TASK GOAL
Resume the passage on Vismaya's case and the silencing of married women, picking up right after its last sentence.

QUOTED TEXT
This idea of silencing a girl from sharing things at her home needs to be stopped. If you don’t want anybody to know it, don’t do it at all.
The shocking case of Vismaya has brought out many issues that a newly married girl faces. Amongst it all, is a key point.
The wife is often told to not get her parents involved when it comes to issues with her husband or her in-laws.
Vismaya was subjected to physical violence by the end of the first year of her marriage.
Things wouldn’t have started with beating from the beginning. It would have begun with gentle reminders about the ‘inadequacy’ of her father’s ‘gift’, to rude comments – first in private, then in front of her in-laws, to silent in-laws – watching as the show unravelled before their eyes. Vismaya feeling unsafe with the very person who was supposed to be her solace, Vismaya wondering if her decision to marry him was wrong…
Day by day so many red flags would have revealed themselves. But are we, as a society, equipped to spot these red flags? Even if we do, do these cautionary signs serve as reason enough to end a relationship before things get worse – until a physical wound finally materialises over an emotionally scarred body?
Even today, married girls are often blamed for sharing their marital problems to their parents. She is often questioned as to why she didn’t tell her in-laws first. In the odd event that she does share it with them, she is called sensitive and accused of making a mountain out of a mole hill.

DATA SEGMENT
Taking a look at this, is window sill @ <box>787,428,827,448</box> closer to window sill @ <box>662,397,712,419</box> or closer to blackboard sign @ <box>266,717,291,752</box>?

EXERCISE RESPONSE
What may be normal for a family may not be normal for a woman who has just come in. Older women often say that they went through the same, and that marriages are just that way. The fact that somebody accepted a certain type of behaviour from her husband when she was newly married does not mean that this girl should accept it too. Besides, blind acceptance of a certain bad behaviour does not make that act right. It’s merely a sign of resignation to the unchangeable.
But is such a situation truly unchangeable? Each of us have different ideas about how a relationship should be.
For some, if a man isn’t capable of looking at his wife as an equal partner, that is reason enough to question the relationship. For the others, it may be different. But who are we to question the correctness of a decision? It’s not our life. So what if the divorce rates in India sky-rocket? Marriage cannot be a cage we lock ourselves into.
Girls are asked to smile and hide behind a shroud of secrecy that gives out a stench so stale that it’s impossible for any human being to survive without numbing themselves to their environment.
All this, in the name of ‘family status’ and an invisible society, who by the way, believes that it’s a good idea to keep the daughter in law with the in laws while the husband goes to work in which ever place he wishes or that even meeting up before marriage is a bad idea. They often don’t even let the couple bond emotionally, but are the first to point out about the ‘lack of adjustments’ or the delay in getting pregnant. The men often don’t even have a chance to look at the girl like a real human being with feelings- their parents have taught them that the daughter in law has come to help their mother in the kitchen and to produce kids for him. The joy of love and partnership is alien to them!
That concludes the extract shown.